Some employees, such as sessional employees and employees of certain commissions, must meet certain conditions and be specifically designated as contributors.

How can I benefit the most from my pension plan?

All pension benefits payable under the plan relate directly to service and salaries. As the number of years of pensionable service to your credit increases and you reach higher levels of salary, the benefits that you and your family can expect to receive increase accordingly. This is so even when you cease contributing at the full rate after 35 years of pensionable service. Although your contributions drop to one per cent, the salary you earn after that time will be used to calculate the average annual salary for pension purposes, if this is to your advantage.

It is important that you know how to increase your pensionable service credits and how much it would cost you to do so.

Each continuing year of employment in the Public Service for which you make ordinary contributions is a year of pensionable service. In addition, if you had one or more periods of employment, either in the Public Service or with another employer, before becoming a contributor under the Act, you may be able to obtain credit for that service on an elective basis.

Such periods of prior service, if they can be counted under the Act, are known as elective service. As the term implies, they are periods of service for which you may make a special election to count them as periods of pensionable service. You may make an election at any time while you are employed in the Public Service and contributing to the Public Service Pension Fund. Costs and other requirements may vary, depending on when you make the election.

Advantages of electing for prior service include:

  • increased service, which increases your pension;
  • increased protection for your beneficiaries;
  • the possible completion of 35 years of service at an earlier date; and
  • the possibility of retiring earlier.

The main types of elective service, the method to determine the cost of each type and the conditions to be met are covered in the following sections of this booklet.

Types of Elective Service

You may make an election to obtain credit for several types of prior service, as discussed below.

Prior public service

You may elect to count virtually any prior full-time service in the Public Service, including periods of leave without pay during contributory service that you previously chose not to count.

You may also elect to count prior part-time service that occurred after December 31, 1980, as long as you were engaged to work an average of at least 12 hours a week.

Service with the Canadian Forces or the Royal Canadian Mounted Police

You may elect to count prior service under the Canadian Forces Superannuation Act and/or the Royal Canadian Mounted Police Superannuation Act, subject to the conditions described below.

Service as a member of Parliament

You may elect to count prior service during which you were subject to the Members of Parliament Retiring Allowances Act. The conditions for counting this type of service are also described below.

Pensionable employment outside the Public Service

If you previously worked for any employer with an approved pension plan, or a pension plan that can be approved for PSSA purposes, you may be eligible to count any part of that employment during which you were subject to the pension plan. However, the pension plan must also have been registered for Canadian Income Tax Act purposes when the service occurred. To be eligible, this pensionable employment must have taken place immediately before your public service employment. If the employment ended more than six months but less than two years before you entered the Public Service, special consideration is required to determine whether the service falls into this category.

Other types of elective service

You may be able to elect for a few other types of prior service, such as war service. You should consult your compensation office if you have any questions about whether a period of prior service with any employer is elective.

Calculation of Elective Service

How much will I have to pay for elective service?

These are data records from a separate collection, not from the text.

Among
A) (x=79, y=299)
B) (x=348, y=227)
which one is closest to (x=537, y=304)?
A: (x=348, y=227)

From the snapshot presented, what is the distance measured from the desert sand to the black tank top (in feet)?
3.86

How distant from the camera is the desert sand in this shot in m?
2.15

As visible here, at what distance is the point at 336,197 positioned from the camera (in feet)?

The formula used to determine the cost of a period of elective service is, in principle, the same as the one applied to ordinary current service. You are considered to have received a certain salary during each year of elective service and a certain contribution rate is prescribed for each year. Your contribution rate may be single or double, depending on whether the type of service requires you to pay both employee and employer-matching contributions. The final lump-sum cost normally includes four per cent simple interest, calculated from the middle of each fiscal year of the elective service to the first day of the month in which you make the election.

In addition, the cost of any election for service occurring after April 1, 1970 includes contributions for indexing benefits at a single or double rate, depending on the type of service.

Normal elections

The following paragraphs apply if you forward your election within one year of being notified that you are a contributor. This is called a normal election.

Prior public service

  • For any portion of your prior public service that occurred before January 1, 1966, the rate of contribution is 6.5 per cent for male contributors and 5 per cent for female contributors.
  • For service between January 1, 1966, and March 31, 1970, the rate is 6.5 per cent for both male and female contributors, adjusted to take into account the rate of CPP/QPP contributions payable during those years.
  • Service from April 1, 1970, to December 31, 1976, is costed at a rate of 7 per cent, adjusted to take account of CPP/QPP contributions that would have been payable during those years.
  • For service between January 1, 1977 and December 31, 1999, the contribution rate is 7.5 per cent of salary less the CPP/QPP contributions that would have been payable.
  • For service after December 31, 1999, the contribution rate is 4 per cent on salary up to the maximum covered by CPP/QPP and 7.5 per cent on salary above the maximum covered by CPP/QPP. In 2000, the maximum salary covered by CPP/QPP is $37,600.

During each year of the elective service, the salary rate on which the calculation is based is your salary rate when you last became a contributor, provided you make your election within a year of the date on which you are notified that you have become a contributor under the PSSA. Four per cent simple interest is also added, calculated from the mid-point of each fiscal year of elective service to the first of the month in which you make the election.

Pensionable service with the Canadian Forces
and the Royal Canadian Mounted Police

The cost of paying for service of this kind depends on your status under the Act to which you were previously subject - that is, the Canadian Forces Superannuation Act, the Defence Services Pension Continuation Act, the Royal Canadian Mounted Police Pension Continuation Act or the Royal Canadian Mounted Police Superannuation Act.

If you are entitled to an annuity under one of these Acts, you may surrender your pension entitlement under that Act and elect to combine your previous service with your service under the PSSA, so that all of your service is subject to the terms of the PSSA. However, you must make this election before leaving the Public Service. You must also pass a medical examination, as explained below.

You must also repay to the former plan all pensions received after your first year as a contributor under the PSSA. Furthermore, you must continue to pay any amount you may still owe under the former plan.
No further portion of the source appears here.